-- Exercise goal --
The records below must be retyped exactly.

____ Provided data

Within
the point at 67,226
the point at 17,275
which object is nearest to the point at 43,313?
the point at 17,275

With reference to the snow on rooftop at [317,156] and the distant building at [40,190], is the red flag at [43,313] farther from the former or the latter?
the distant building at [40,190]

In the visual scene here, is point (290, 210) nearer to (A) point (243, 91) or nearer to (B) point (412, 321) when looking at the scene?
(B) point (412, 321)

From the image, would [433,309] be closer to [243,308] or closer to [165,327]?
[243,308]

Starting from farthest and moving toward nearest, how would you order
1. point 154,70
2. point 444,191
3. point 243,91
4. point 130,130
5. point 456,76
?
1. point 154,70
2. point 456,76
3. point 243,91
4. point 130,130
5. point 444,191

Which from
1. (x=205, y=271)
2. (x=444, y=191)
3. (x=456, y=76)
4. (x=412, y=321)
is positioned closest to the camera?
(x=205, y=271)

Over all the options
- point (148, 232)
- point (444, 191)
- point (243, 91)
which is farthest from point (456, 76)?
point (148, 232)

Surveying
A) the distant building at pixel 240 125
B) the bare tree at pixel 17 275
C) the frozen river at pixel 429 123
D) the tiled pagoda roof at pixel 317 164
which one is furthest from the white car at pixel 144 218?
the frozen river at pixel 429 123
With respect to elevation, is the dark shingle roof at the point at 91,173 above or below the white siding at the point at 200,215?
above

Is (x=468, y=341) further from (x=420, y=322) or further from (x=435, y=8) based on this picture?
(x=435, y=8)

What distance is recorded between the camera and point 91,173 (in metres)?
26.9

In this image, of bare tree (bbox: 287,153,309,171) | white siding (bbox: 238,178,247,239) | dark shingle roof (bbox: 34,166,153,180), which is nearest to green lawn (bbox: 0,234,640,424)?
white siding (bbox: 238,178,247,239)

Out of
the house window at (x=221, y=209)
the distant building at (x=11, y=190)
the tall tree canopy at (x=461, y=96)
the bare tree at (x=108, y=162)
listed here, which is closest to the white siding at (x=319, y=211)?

________

-- Full solution --
Within
the point at 67,226
the point at 17,275
which object is nearest to the point at 43,313?
the point at 17,275

With reference to the snow on rooftop at [317,156] and the distant building at [40,190], is the red flag at [43,313] farther from the former or the latter?
the distant building at [40,190]

In the visual scene here, is point (290, 210) nearer to (A) point (243, 91) or nearer to (B) point (412, 321) when looking at the scene?
(B) point (412, 321)

From the image, would [433,309] be closer to [243,308] or closer to [165,327]?
[243,308]

Starting from farthest and moving toward nearest, how would you order
1. point 154,70
2. point 444,191
3. point 243,91
4. point 130,130
5. point 456,76
?
1. point 154,70
2. point 456,76
3. point 243,91
4. point 130,130
5. point 444,191

Which from
1. (x=205, y=271)
2. (x=444, y=191)
3. (x=456, y=76)
4. (x=412, y=321)
is positioned closest to the camera?
(x=205, y=271)

Over all the options
- point (148, 232)
- point (444, 191)
- point (243, 91)
which is farthest from point (456, 76)?
point (148, 232)

Surveying
A) the distant building at pixel 240 125
B) the bare tree at pixel 17 275
C) the frozen river at pixel 429 123
D) the tiled pagoda roof at pixel 317 164
which one is furthest from the white car at pixel 144 218?
the frozen river at pixel 429 123
With respect to elevation, is the dark shingle roof at the point at 91,173 above or below the white siding at the point at 200,215?
above

Is (x=468, y=341) further from (x=420, y=322) or further from (x=435, y=8) based on this picture?
(x=435, y=8)

What distance is recorded between the camera and point 91,173 (in metres)?
26.9

In this image, of bare tree (bbox: 287,153,309,171) | white siding (bbox: 238,178,247,239) | dark shingle roof (bbox: 34,166,153,180), which is nearest to green lawn (bbox: 0,234,640,424)?
white siding (bbox: 238,178,247,239)

Out of
the house window at (x=221, y=209)
the distant building at (x=11, y=190)
the tall tree canopy at (x=461, y=96)
the bare tree at (x=108, y=162)
listed here, which is closest to the white siding at (x=319, y=211)?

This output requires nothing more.